Find the points on the curve y=x^3-4x^2+1 where the tangent is parallel to y+4x=0.
y'=3x^2-8x
y+4x=3x^2-8x
y=3x^2-12x
y=3x(x-4)
Ya... I need some help
The answers are (2, -7) (2/3, -67/27)
y = (-4) x, slope is -4
so
where is dy/dx = -4
dy/dx = 3 x^2 - 8x
so where is
3 x^2 - 8 x + 4 = 0 ???
solve quadratic
hummm, not hard because we know 3*2 + 2 = 8
(3x-2)(x-2) = 0
x = 2/3 or x = 2
go back and get y values from original cubic curve
hey
y+4x=0 is a straight line
y = -4x + 0 in form y = m x + b
-4 is the slope !!!!
hmmm. Didn't think of solving for x?
y+4x=0 means y = -4x. So,
3x^2-8x = -4x
3x^2-4x=0
x=0 or 4/3
But that is not the problem. You don't care where the two graphs intersect. You care where the slopes are equal. so, you really want
3x^2-8x = -4
3x^2-8x+4 = 0
(3x-2)(x-2)=0
So, the is -4 at (2/3,-13/27) and (2,-7)
See the graphs at
http://www.wolframalpha.com/input/?i=plot+x%5E3-4x%5E2%2B1+,+y%3D-4(x-2%2F3)-13%2F27,+y%3D-4(x-2)-7
To find the points on the curve where the tangent is parallel to the given line y + 4x = 0, we need to find the values of x that satisfy two conditions: the derivative of the curve at that point should exist, and it should be equal to the slope of the given line (-4 in this case).

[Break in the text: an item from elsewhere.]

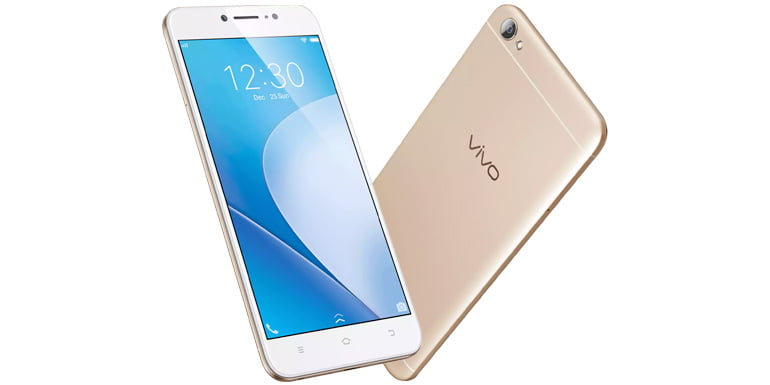 Vivo Y66 unveiled with 16MP selfie camera, 4G VoLTE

Let's start by finding the derivative of the curve y = x^3 - 4x^2 + 1. Taking the derivative, we get:
y' = 3x^2 - 8x
Now, we need to find the values of x for which y' = -4 (the slope of the given line).

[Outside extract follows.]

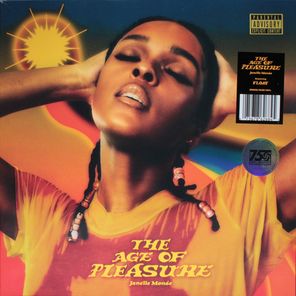 Janelle Monae / The Age Of Pleasure (Coloured Vinyl)(LP)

Setting y' equal to -4, we have:
3x^2 - 8x = -4
Rearranging the equation, we get:
3x^2 - 8x + 4 = 0
This is a quadratic equation. We can solve it using the quadratic formula:
x = (-b ± √(b^2 - 4ac)) / 2a
In this case, a = 3, b = -8, and c = 4. Plugging in these values, we get:
x = (-(-8) ± √((-8)^2 - 4 * 3 * 4)) / (2 * 3)
x = (8 ± √(64 - 48)) / 6
x = (8 ± √16) / 6
x = (8 ± 4) / 6
x = (12 or 4) / 6
x = 2 or 2/3
So the values for x that satisfy y' = -4 are x = 2 and x = 2/3.

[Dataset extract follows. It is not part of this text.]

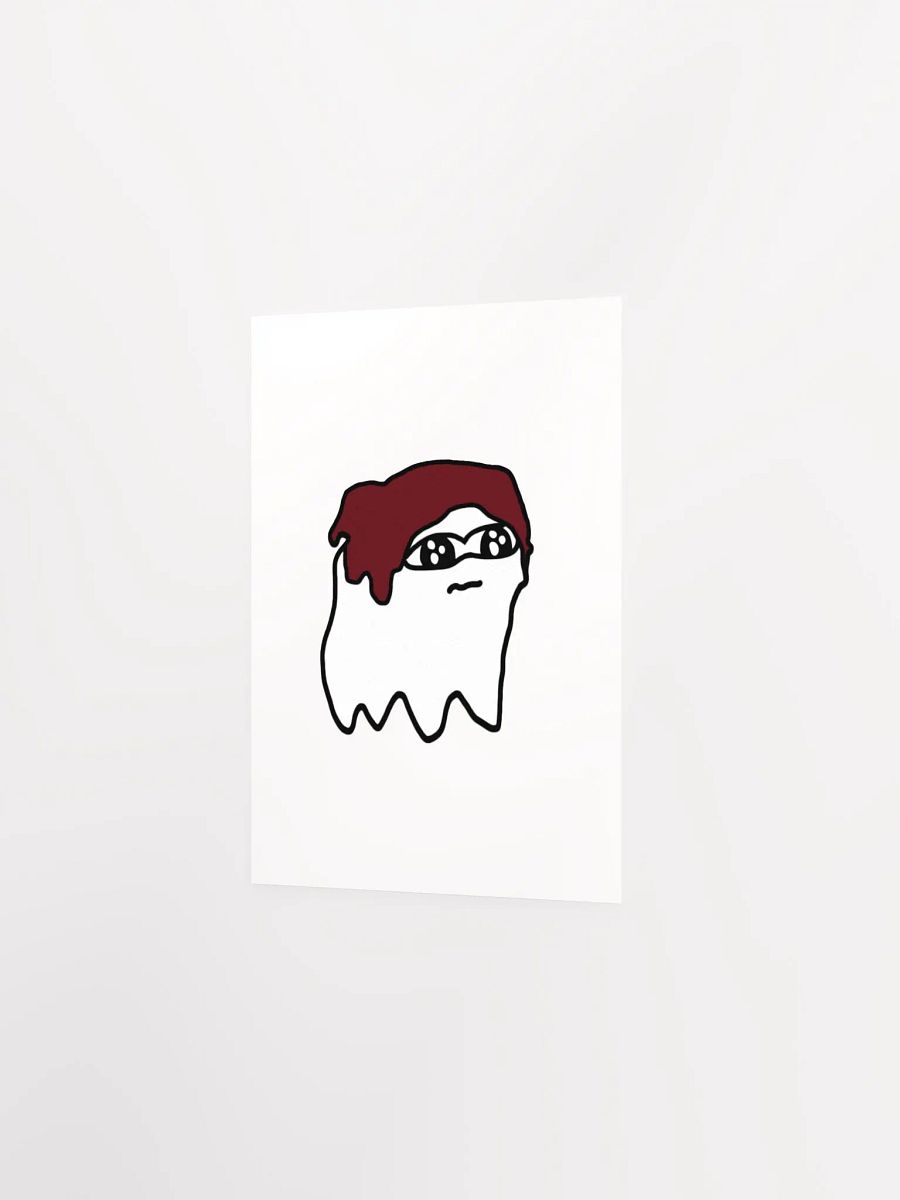 Tina Ghost Poster product image (18)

Now we need to find the corresponding y-values. We can plug these x-values back into the original equation y = x^3 - 4x^2 + 1 to find the corresponding y-values.
For x = 2:
y = (2)^3 - 4(2)^2 + 1
y = 8 - 16 + 1
y = -7
So we have one point (2, -7) on the curve where the tangent is parallel to y + 4x = 0.
For x = 2/3:
y = (2/3)^3 - 4(2/3)^2 + 1
y = 8/27 - 16/9 + 1
y = -67/27
So we have another point (2/3, -67/27) on the curve where the tangent is parallel to y + 4x = 0.
Therefore, the points on the curve y = x^3 - 4x^2 + 1 where the tangent is parallel to y + 4x = 0 are (2, -7) and (2/3, -67/27).